QUOTED TEXT:
Autoencoders¶

In this exercise, we’ll build an autoencoder to model the cryptopunks. We’ll assume that you’ve already looked at the chapter on convolutional networks, where we show how we downloaded and process the data. An autoencoder can be thought of as the following. Consider a datset with 8 features and consider a network that has 4 hidden nodes on the first layer, 2 on the second, 4 on the third and 8 on the fourth. See the picture below.

import networkx as nx
import matplotlib.pyplot as plt
import numpy as np
import sklearn as skl

#plt.figure(figsize=[2, 2])
G = nx.DiGraph()
G.add_node("X1",  pos = (0, 5) )
G.add_node("X2",  pos = (1, 5) )
G.add_node("X3",  pos = (2, 5) )
G.add_node("X4",  pos = (3, 5) )
G.add_node("X5",  pos = (4, 5) )
G.add_node("X6",  pos = (5, 5) )
G.add_node("X7",  pos = (6, 5) )
G.add_node("X8",  pos = (7, 5) )

G.add_node("H11",  pos = (1.4, 4) )
G.add_node("H12",  pos = (2.8, 4) )
G.add_node("H13",  pos = (4.2, 4) )
G.add_node("H14",  pos = (5.6, 4) )

G.add_node("H21",  pos = (2.1, 3) )
G.add_node("H22",  pos = (4.9, 3) )

THE TASKS:
1 > Translate this sentence from the autoencoder text into Spanish: "In this exercise, we’ll build an autoencoder to model the cryptopunks."
2 > Echo the portion of the autoencoder text that opens with the words "Autoencoders¶" and closes with "pos = (2, 5) )".

GIVEN INFORMATION:
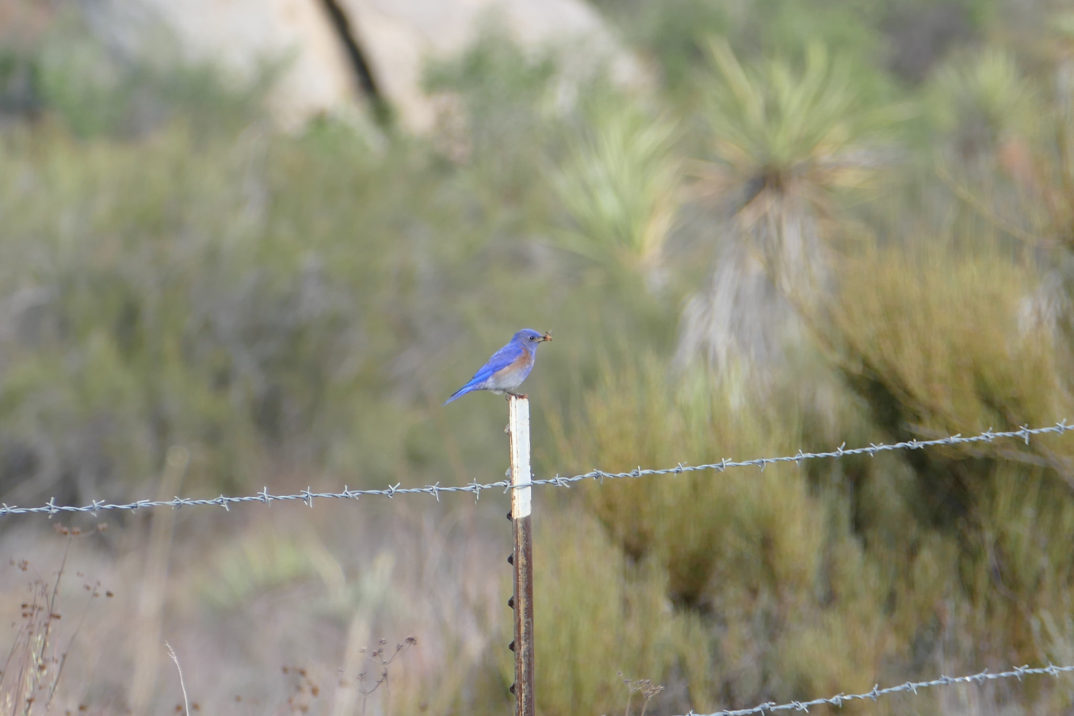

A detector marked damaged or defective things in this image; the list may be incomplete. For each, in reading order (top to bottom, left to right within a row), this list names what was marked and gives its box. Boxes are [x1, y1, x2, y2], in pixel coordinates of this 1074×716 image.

rusty metal post [504, 394, 532, 712]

SOLUTIONS FOR EACH TASK:
1 > En este ejercicio, construiremos un autocodificador para modelar los cryptopunks.

2 >
Autoencoders¶

In this exercise, we’ll build an autoencoder to model the cryptopunks. We’ll assume that you’ve already looked at the chapter on convolutional networks, where we show how we downloaded and process the data. An autoencoder can be thought of as the following. Consider a datset with 8 features and consider a network that has 4 hidden nodes on the first layer, 2 on the second, 4 on the third and 8 on the fourth. See the picture below.

import networkx as nx
import matplotlib.pyplot as plt
import numpy as np
import sklearn as skl

#plt.figure(figsize=[2, 2])
G = nx.DiGraph()
G.add_node("X1",  pos = (0, 5) )
G.add_node("X2",  pos = (1, 5) )
G.add_node("X3",  pos = (2, 5) )